[A run of records]
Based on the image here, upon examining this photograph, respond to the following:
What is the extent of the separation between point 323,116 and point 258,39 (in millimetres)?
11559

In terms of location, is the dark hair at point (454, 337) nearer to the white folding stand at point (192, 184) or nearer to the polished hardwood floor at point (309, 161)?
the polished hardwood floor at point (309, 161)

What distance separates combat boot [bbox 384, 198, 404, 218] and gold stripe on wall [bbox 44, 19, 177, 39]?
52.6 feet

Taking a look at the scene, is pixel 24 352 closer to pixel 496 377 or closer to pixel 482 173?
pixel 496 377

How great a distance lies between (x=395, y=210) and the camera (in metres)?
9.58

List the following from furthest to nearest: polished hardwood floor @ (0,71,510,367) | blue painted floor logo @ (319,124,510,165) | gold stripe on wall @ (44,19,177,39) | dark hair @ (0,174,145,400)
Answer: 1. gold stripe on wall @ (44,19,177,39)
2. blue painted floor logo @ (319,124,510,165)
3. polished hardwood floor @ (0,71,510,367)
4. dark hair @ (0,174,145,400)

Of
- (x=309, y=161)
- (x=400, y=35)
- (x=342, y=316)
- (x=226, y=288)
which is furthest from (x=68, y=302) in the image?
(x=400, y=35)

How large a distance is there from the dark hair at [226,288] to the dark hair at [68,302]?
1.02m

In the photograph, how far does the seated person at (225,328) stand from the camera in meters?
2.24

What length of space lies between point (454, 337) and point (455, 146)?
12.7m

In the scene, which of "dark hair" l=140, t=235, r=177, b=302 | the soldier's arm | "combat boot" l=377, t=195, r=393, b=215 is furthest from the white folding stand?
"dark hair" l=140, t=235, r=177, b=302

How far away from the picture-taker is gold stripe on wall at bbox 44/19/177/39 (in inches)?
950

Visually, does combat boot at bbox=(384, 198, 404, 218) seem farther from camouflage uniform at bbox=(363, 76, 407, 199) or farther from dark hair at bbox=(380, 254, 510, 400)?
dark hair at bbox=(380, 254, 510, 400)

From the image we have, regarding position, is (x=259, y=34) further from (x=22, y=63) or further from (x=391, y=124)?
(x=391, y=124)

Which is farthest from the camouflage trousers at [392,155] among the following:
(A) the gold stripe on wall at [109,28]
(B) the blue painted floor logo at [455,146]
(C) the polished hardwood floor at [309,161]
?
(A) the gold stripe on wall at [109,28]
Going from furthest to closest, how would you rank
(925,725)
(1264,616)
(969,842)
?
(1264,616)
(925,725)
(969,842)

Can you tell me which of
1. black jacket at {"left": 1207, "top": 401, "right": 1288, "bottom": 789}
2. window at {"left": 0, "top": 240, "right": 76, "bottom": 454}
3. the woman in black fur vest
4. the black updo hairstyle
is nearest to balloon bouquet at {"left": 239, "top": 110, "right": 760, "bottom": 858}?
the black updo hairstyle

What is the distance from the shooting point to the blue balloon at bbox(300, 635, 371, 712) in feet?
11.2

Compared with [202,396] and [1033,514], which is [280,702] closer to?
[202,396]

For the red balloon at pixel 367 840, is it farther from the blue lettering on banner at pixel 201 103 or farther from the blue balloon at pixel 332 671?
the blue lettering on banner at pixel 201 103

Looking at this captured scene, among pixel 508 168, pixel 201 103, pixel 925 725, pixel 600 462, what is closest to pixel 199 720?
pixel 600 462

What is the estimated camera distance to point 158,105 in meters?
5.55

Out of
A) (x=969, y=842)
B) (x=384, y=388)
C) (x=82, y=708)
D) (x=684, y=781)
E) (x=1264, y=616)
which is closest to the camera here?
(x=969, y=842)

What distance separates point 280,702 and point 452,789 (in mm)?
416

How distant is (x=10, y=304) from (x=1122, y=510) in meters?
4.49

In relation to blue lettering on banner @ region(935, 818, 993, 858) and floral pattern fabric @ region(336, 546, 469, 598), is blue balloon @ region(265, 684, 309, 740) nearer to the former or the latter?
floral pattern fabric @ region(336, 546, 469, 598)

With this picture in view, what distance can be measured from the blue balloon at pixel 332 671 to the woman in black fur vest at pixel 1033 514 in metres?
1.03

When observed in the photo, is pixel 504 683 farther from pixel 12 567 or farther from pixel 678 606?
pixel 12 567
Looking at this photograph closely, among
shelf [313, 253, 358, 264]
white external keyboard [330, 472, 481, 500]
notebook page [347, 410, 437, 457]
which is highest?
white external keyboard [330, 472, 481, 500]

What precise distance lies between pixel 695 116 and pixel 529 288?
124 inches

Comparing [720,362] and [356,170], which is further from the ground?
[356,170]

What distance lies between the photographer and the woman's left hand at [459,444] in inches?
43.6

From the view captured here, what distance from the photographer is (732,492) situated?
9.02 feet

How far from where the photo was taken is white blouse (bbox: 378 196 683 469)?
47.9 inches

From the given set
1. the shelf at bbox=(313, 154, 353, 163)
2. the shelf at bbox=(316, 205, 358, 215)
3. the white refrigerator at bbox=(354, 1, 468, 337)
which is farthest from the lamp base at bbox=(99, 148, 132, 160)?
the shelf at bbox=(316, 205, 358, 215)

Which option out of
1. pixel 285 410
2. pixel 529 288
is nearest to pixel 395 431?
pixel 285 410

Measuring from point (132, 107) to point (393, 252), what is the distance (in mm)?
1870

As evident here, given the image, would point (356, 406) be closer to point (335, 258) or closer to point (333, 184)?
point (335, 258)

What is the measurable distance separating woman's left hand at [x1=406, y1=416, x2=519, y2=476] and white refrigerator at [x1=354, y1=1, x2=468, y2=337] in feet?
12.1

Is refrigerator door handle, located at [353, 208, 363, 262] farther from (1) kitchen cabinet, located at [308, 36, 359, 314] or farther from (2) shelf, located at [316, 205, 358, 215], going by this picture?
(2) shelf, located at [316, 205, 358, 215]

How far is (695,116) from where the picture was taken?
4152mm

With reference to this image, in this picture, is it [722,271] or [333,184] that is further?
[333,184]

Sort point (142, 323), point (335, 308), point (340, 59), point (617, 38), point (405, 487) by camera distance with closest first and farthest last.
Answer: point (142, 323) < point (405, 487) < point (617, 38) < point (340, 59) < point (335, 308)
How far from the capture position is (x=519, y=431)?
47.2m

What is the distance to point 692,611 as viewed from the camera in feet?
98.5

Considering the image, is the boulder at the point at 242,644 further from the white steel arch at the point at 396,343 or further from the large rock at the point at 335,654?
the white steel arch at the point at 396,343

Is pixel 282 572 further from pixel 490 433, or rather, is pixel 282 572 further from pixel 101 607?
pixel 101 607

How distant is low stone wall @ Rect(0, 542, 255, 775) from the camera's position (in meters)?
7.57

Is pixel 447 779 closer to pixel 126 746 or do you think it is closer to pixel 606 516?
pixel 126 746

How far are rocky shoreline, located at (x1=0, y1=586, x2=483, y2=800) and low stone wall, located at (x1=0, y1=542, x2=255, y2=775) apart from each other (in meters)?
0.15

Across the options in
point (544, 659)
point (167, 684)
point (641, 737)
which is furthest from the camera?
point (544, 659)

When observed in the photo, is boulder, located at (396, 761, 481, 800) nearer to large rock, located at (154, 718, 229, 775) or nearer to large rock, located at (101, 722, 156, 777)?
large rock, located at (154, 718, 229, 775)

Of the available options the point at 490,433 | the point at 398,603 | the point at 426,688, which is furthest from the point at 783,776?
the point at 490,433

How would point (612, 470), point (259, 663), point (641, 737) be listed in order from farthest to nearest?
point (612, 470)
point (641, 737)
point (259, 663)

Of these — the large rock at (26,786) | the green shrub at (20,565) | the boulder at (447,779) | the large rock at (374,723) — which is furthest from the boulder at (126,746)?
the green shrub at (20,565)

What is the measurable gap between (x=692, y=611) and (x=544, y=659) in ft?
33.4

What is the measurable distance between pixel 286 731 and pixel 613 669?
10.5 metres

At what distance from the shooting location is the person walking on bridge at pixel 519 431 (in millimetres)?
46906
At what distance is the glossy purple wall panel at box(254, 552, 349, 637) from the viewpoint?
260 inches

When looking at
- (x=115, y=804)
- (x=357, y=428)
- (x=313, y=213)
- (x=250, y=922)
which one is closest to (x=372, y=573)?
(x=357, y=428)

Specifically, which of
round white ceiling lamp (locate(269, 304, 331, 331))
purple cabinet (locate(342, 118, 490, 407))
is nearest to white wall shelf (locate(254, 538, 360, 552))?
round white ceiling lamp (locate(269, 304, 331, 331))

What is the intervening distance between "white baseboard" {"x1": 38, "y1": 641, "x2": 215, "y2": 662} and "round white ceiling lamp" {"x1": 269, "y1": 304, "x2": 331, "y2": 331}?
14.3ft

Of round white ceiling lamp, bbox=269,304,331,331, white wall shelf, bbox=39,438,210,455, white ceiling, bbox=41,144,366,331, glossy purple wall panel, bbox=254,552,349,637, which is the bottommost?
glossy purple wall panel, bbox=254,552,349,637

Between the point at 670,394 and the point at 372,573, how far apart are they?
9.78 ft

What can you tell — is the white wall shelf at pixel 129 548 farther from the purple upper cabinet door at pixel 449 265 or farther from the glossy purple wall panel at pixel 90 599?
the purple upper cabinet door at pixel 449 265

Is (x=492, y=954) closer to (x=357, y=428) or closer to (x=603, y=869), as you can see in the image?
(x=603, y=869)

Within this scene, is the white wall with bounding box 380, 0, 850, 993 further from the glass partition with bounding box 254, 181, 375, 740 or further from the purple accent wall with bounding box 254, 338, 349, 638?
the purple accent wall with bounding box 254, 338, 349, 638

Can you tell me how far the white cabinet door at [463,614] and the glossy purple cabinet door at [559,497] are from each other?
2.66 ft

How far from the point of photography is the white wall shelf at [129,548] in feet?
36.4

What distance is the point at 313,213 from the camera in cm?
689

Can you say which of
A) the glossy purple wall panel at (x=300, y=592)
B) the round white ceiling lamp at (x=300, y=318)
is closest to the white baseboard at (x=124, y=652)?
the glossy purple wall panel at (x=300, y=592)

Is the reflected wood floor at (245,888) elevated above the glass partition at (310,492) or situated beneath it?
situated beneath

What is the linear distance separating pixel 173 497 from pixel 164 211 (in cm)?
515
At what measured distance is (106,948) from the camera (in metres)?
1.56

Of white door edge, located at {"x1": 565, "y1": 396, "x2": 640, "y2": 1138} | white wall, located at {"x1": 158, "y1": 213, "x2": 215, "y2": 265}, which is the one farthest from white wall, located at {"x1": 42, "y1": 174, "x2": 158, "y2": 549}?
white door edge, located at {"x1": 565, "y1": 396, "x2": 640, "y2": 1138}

Given request
In the listing above, find the line containing "Of round white" and please quote exactly that line through the last one, and no other lines.

Full solution
Of round white ceiling lamp, bbox=269,304,331,331, white wall shelf, bbox=39,438,210,455, white ceiling, bbox=41,144,366,331, glossy purple wall panel, bbox=254,552,349,637, which is the bottommost?
glossy purple wall panel, bbox=254,552,349,637

Between the point at 670,394 and the point at 372,573, how far apart are they?
9.78 ft

What can you tell — is the white wall shelf at pixel 129 548 farther from the purple upper cabinet door at pixel 449 265 or farther from the glossy purple wall panel at pixel 90 599?
the purple upper cabinet door at pixel 449 265

Is (x=492, y=954) closer to (x=357, y=428) or closer to (x=603, y=869), as you can see in the image?
(x=603, y=869)

Within this scene, is the white wall with bounding box 380, 0, 850, 993 further from the glass partition with bounding box 254, 181, 375, 740 or further from the purple accent wall with bounding box 254, 338, 349, 638?
the purple accent wall with bounding box 254, 338, 349, 638

Can you tell me how far the white cabinet door at [463,614] and the glossy purple cabinet door at [559,497] are from each other?
2.66 ft

How far from the point of photography is the white wall shelf at [129,548] in feet?
36.4

What distance is the point at 313,213 from the camera in cm?
689

Can you say which of
A) the glossy purple wall panel at (x=300, y=592)
B) the round white ceiling lamp at (x=300, y=318)
is closest to the white baseboard at (x=124, y=652)?
the glossy purple wall panel at (x=300, y=592)

Is the reflected wood floor at (245,888) elevated above the glass partition at (310,492) or situated beneath it?
situated beneath

What is the linear distance separating pixel 173 497 from pixel 164 211 (in cm)?
515
At what measured distance is (106,948) from the camera (in metres)?
1.56

Of white door edge, located at {"x1": 565, "y1": 396, "x2": 640, "y2": 1138} | white wall, located at {"x1": 158, "y1": 213, "x2": 215, "y2": 265}, which is the one farthest from white wall, located at {"x1": 42, "y1": 174, "x2": 158, "y2": 549}?
white door edge, located at {"x1": 565, "y1": 396, "x2": 640, "y2": 1138}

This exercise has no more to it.